**The task:** Produce an exact copy of the lines from the line containing "What physical distance" through the last line of the listing below, both ends included, and nothing else.

— BEGIN Data for this task —

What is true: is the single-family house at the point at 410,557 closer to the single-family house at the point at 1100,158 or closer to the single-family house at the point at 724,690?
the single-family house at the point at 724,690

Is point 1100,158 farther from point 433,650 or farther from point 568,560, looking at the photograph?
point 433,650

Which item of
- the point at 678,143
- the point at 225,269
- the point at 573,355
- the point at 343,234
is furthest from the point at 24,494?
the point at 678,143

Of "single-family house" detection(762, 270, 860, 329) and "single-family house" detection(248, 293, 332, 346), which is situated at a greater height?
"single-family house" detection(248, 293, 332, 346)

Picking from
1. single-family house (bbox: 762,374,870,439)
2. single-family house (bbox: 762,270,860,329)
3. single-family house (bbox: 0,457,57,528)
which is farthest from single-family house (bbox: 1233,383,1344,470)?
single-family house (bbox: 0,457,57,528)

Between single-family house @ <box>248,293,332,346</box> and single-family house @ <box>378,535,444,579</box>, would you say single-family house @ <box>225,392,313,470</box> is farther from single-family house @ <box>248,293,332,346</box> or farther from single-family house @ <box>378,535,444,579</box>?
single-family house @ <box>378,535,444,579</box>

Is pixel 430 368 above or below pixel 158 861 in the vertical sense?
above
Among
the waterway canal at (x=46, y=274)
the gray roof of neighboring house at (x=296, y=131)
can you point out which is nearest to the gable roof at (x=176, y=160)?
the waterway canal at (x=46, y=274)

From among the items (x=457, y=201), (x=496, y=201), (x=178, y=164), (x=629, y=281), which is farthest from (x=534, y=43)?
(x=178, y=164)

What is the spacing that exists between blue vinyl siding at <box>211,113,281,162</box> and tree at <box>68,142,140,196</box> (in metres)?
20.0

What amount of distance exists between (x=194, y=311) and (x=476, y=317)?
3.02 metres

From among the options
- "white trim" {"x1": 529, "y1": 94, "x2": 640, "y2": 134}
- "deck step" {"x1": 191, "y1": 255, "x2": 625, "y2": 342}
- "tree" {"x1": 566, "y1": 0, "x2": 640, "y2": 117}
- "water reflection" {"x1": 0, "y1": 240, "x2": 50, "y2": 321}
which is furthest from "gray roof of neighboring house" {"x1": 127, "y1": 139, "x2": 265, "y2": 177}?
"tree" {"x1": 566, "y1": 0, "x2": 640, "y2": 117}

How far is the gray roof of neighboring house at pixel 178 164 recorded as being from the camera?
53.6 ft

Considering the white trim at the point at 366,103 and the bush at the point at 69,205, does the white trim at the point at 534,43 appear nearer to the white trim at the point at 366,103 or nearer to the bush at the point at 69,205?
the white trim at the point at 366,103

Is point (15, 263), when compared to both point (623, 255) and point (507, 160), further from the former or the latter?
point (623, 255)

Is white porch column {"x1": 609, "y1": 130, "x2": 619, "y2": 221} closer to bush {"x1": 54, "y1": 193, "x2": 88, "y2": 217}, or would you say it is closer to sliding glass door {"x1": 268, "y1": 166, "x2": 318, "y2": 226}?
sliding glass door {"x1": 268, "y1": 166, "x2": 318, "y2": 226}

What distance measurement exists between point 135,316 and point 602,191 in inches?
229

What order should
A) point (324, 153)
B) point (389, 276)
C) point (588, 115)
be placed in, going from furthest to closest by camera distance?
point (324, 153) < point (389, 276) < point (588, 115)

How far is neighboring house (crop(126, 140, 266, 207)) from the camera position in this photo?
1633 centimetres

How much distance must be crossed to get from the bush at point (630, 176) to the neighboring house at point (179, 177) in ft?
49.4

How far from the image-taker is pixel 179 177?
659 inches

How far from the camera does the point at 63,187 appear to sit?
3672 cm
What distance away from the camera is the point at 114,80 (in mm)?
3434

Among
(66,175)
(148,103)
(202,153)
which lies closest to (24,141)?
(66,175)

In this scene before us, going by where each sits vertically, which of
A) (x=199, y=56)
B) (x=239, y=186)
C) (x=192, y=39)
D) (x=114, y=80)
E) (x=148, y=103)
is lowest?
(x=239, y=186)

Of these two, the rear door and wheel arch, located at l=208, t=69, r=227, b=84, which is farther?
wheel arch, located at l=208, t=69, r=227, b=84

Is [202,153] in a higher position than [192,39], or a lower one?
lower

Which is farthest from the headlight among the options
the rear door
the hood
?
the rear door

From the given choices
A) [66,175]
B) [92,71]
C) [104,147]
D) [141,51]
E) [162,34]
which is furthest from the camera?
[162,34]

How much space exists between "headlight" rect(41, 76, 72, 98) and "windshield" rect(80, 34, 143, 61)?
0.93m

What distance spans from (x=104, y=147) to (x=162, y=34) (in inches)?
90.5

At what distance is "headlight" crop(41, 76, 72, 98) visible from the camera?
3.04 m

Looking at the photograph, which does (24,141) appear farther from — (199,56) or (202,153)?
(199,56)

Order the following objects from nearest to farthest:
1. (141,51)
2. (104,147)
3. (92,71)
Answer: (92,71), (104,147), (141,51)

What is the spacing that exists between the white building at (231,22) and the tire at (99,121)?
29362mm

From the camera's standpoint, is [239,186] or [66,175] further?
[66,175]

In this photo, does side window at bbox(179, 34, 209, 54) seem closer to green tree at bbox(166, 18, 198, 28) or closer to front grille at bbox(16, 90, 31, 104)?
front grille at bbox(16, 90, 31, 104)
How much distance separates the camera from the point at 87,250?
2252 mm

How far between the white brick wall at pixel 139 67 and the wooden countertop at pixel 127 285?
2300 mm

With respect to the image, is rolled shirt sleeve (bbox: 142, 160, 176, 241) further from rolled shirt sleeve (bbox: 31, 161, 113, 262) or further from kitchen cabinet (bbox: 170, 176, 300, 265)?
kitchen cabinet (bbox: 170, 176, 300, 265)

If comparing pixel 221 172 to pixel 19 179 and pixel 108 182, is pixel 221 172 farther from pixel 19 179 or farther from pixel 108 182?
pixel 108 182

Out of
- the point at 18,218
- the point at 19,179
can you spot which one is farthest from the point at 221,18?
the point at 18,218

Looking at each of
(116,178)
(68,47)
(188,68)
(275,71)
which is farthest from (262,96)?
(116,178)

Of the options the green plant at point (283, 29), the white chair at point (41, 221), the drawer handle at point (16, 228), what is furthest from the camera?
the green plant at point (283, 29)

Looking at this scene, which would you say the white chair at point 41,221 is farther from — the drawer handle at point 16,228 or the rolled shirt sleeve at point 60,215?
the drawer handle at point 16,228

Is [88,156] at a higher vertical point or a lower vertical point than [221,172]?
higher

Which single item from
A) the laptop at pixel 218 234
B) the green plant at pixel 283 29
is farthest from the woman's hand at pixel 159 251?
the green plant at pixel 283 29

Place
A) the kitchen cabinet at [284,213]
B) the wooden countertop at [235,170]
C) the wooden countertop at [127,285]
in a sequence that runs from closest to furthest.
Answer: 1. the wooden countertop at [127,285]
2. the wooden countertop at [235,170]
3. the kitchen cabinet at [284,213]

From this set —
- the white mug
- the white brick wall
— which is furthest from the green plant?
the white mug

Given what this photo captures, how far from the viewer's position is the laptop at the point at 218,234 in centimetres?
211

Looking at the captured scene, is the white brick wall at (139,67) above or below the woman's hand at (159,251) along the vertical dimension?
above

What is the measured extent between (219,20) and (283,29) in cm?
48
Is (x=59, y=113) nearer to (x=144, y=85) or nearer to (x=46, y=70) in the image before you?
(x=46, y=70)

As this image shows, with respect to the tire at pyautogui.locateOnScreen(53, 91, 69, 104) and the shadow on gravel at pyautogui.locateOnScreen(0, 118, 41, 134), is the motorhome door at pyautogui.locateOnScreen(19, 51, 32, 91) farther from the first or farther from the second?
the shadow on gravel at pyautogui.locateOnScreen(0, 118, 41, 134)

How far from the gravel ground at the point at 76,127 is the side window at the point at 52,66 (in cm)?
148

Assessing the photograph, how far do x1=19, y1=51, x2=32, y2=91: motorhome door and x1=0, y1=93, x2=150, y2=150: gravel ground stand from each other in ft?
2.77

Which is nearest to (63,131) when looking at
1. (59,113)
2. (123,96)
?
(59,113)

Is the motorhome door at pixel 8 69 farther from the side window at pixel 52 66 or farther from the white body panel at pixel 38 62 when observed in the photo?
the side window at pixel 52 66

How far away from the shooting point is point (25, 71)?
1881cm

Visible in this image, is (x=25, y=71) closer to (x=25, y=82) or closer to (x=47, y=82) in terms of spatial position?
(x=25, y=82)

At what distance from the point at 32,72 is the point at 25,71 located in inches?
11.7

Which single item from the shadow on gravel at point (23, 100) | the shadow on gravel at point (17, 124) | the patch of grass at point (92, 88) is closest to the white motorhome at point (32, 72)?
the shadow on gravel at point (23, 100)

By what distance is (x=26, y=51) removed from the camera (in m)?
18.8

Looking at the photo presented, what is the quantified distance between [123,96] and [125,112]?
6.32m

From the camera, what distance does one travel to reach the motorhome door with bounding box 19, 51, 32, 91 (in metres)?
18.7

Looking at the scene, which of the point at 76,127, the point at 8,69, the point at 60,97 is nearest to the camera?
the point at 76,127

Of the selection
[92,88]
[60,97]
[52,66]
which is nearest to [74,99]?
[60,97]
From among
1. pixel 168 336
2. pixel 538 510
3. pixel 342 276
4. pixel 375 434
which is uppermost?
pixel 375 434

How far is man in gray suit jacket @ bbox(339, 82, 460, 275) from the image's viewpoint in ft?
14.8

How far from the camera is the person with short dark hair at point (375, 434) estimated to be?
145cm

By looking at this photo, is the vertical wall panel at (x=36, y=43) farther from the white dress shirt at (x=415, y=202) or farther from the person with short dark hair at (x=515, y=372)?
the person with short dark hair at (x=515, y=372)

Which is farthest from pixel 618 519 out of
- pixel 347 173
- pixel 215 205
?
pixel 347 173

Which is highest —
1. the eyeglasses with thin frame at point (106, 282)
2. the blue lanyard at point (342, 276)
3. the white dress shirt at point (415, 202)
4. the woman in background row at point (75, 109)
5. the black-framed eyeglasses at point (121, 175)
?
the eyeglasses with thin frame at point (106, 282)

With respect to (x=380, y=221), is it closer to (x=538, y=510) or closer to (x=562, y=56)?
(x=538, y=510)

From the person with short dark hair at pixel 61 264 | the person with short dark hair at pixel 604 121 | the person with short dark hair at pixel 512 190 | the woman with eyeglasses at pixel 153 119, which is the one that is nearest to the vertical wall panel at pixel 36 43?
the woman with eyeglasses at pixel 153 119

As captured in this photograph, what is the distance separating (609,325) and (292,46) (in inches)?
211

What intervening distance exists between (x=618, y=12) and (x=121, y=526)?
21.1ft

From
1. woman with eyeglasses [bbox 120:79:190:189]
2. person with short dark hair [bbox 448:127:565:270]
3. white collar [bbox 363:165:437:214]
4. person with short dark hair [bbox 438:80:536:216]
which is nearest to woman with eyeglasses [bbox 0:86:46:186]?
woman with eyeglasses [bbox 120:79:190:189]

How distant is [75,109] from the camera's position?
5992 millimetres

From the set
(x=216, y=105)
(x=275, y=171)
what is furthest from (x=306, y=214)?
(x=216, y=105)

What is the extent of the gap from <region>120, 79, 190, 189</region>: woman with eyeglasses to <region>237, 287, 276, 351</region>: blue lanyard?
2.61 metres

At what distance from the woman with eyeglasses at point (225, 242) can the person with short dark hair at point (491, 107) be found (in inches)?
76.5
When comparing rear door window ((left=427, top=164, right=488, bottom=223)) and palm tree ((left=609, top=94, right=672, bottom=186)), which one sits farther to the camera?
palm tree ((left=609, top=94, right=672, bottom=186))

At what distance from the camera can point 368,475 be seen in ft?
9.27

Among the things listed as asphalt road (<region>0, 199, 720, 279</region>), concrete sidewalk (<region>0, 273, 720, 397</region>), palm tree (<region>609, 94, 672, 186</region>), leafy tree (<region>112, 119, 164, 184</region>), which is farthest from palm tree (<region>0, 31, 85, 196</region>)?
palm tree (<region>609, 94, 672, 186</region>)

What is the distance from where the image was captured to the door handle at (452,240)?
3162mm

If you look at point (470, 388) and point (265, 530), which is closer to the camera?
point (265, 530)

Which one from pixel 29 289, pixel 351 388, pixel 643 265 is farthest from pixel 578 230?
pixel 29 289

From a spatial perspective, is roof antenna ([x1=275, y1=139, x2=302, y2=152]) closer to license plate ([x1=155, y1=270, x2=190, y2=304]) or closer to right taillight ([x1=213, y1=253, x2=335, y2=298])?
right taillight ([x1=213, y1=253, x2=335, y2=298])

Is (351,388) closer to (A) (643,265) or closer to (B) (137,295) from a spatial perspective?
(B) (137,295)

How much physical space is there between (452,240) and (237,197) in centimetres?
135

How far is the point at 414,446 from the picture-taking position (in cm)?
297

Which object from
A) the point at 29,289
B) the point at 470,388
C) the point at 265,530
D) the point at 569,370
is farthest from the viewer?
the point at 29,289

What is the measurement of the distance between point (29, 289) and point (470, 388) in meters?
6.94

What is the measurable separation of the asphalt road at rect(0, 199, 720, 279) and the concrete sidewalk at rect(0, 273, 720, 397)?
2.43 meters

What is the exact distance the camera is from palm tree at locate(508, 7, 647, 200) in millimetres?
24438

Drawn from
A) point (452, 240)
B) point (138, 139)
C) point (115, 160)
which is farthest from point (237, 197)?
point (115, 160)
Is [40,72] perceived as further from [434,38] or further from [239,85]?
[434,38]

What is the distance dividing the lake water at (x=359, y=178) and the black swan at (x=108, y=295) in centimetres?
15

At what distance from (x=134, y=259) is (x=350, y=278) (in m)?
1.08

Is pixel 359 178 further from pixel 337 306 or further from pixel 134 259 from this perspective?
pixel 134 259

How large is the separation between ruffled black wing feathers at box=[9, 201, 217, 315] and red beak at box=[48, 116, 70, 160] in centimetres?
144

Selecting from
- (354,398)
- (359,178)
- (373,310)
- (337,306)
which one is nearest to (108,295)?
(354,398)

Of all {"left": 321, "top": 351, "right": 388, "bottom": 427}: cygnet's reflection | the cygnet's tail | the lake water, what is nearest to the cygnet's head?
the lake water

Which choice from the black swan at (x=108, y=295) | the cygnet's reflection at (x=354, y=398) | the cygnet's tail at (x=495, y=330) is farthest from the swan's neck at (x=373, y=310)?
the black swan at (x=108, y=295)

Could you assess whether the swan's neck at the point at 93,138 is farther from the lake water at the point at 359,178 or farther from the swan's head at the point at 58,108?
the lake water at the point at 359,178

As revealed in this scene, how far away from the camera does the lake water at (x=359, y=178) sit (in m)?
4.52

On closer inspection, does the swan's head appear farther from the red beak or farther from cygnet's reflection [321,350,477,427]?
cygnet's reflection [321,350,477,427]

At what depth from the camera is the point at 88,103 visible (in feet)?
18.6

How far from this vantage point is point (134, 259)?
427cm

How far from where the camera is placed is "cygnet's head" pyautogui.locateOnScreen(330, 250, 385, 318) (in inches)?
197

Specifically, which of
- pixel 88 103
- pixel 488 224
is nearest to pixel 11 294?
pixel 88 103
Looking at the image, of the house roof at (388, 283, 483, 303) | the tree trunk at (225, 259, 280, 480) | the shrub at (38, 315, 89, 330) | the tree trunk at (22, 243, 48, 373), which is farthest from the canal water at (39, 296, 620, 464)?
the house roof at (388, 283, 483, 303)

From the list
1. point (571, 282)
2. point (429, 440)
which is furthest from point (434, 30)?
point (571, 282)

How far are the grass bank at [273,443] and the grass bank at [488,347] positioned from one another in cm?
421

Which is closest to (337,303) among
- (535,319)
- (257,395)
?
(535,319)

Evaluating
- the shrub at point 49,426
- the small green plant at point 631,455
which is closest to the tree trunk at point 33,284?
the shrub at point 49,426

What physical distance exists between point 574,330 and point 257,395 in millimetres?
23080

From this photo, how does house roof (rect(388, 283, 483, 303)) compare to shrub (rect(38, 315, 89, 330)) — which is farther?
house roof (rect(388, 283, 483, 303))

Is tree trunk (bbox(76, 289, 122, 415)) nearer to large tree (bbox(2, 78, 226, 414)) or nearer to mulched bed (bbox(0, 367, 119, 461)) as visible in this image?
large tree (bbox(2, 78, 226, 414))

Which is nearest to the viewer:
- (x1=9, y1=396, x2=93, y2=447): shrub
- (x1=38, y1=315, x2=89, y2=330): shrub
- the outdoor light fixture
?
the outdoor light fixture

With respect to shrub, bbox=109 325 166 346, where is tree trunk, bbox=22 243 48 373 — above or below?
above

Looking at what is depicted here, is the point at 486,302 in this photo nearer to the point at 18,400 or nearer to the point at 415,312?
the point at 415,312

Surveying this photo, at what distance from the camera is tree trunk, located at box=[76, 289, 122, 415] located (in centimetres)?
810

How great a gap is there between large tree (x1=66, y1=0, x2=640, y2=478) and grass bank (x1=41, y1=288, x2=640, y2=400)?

— END Data for this task —

**Solution to the problem:**
What physical distance exists between point 574,330 and point 257,395 in millimetres?
23080

From this photo, how does house roof (rect(388, 283, 483, 303)) compare to shrub (rect(38, 315, 89, 330)) — which is farther?
house roof (rect(388, 283, 483, 303))

Is tree trunk (bbox(76, 289, 122, 415)) nearer to large tree (bbox(2, 78, 226, 414)) or nearer to mulched bed (bbox(0, 367, 119, 461)) as visible in this image?
large tree (bbox(2, 78, 226, 414))

Which is nearest to the viewer:
- (x1=9, y1=396, x2=93, y2=447): shrub
- (x1=38, y1=315, x2=89, y2=330): shrub
- the outdoor light fixture
?
the outdoor light fixture

With respect to shrub, bbox=109 325 166 346, where is tree trunk, bbox=22 243 48 373 — above or below?
above

Looking at what is depicted here, is the point at 486,302 in this photo nearer to the point at 18,400 or nearer to the point at 415,312?
the point at 415,312

Surveying this photo, at what distance from the camera is tree trunk, located at box=[76, 289, 122, 415] located (in centimetres)?
810

How great a gap is there between large tree (x1=66, y1=0, x2=640, y2=478) and grass bank (x1=41, y1=288, x2=640, y2=400)?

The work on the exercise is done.